On 3/30/20 2:20 PM, Andrii Nakryiko wrote: >> The observability piece should go in the same release as the feature. > You mean LINK_QUERY command I mentioned before? Yes, I'm working on > adding it next, regardless if this patch set goes in right now or > later. There was also mention of a "human override" details of which have not been discussed. Since the query is not ready either, then the create/update should wait so that all of it can be in the same kernel release. As it stands it is a half-baked feature.
On Mon, Mar 30, 2020 at 1:46 PM David Ahern <dsahern@gmail.com> wrote: > > On 3/30/20 2:20 PM, Andrii Nakryiko wrote: > >> The observability piece should go in the same release as the feature. > > You mean LINK_QUERY command I mentioned before? Yes, I'm working on > > adding it next, regardless if this patch set goes in right now or > > later. > > There was also mention of a "human override" details of which have not > been discussed. Since the query is not ready either, then the > create/update should wait so that all of it can be in the same kernel > release. As it stands it is a half-baked feature. "human override" was discussed only in the context of xdp. There won't be override for cgroup-bpf. Just like one doesn't exist today and there is no need for it. There will be no override for clsbpf either. None of the multi prog hooks need it.
On Mon, Mar 30, 2020 at 1:46 PM David Ahern <dsahern@gmail.com> wrote:
> release. As it stands it is a half-baked feature.
speaking of half-baked.
I think as it stands (even without link_query) it's already extremely
useful addition and doesn't take anything away from existing cgroup-bpf
and doesn't hinder observability. 'bpftool cgroup' works just fine.
So I've applied the set.
Even if it was half-baked it would still be applie-able.
Many features are developed over the course of multiple
kernel releases.

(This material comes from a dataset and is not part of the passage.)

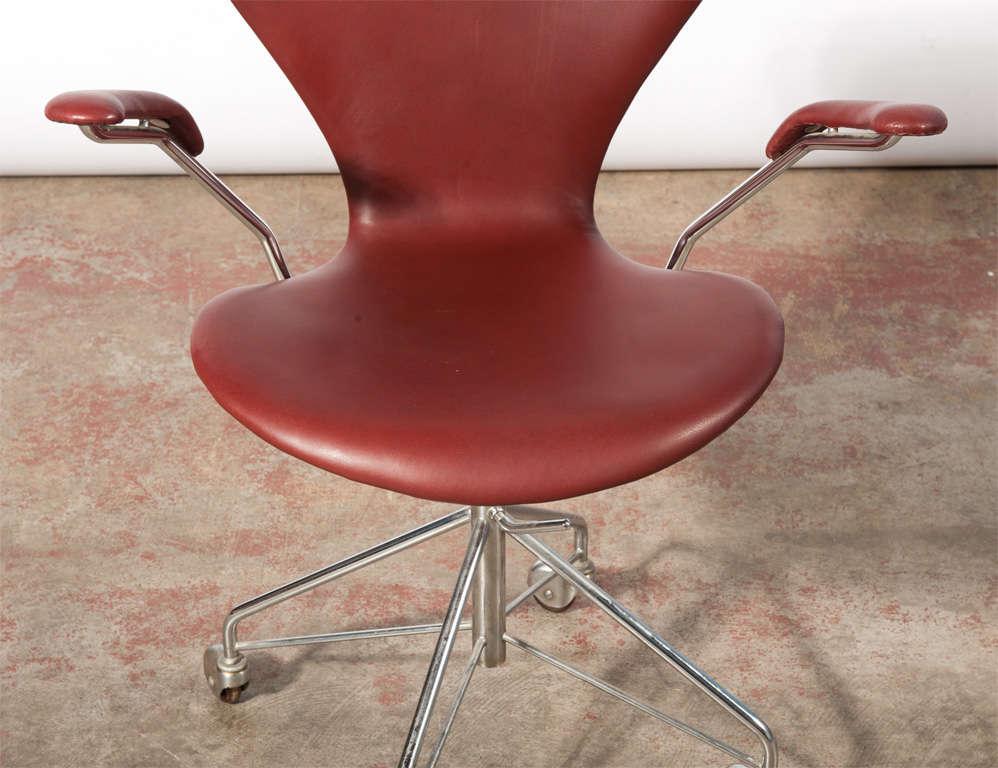 arne jacobsen vintage office chair model 3217 at 1stdibs. Black Bedroom Furniture Sets. Home Design Ideas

Example: your nexthops, mptcp, bpf-lsm.
On 3/30/20 4:50 PM, Alexei Starovoitov wrote: > On Mon, Mar 30, 2020 at 1:46 PM David Ahern <dsahern@gmail.com> wrote: >> release. As it stands it is a half-baked feature. > > speaking of half-baked. > I think as it stands (even without link_query) it's already extremely > useful addition and doesn't take anything away from existing cgroup-bpf > and doesn't hinder observability. 'bpftool cgroup' works just fine. > So I've applied the set. > > Even if it was half-baked it would still be applie-able. > Many features are developed over the course of multiple > kernel releases. Example: your nexthops, mptcp, bpf-lsm. > nexthops were not - refactoring in 1 release and the entire feature went in to 5.4. Large features / patch sets often must be spread across kernel versions because it is not humanly possible to send and review the patches. This is not a large feature, and there is no reason for CREATE/UPDATE - a mere 4 patch set - to go in without something as essential as the QUERY for observability.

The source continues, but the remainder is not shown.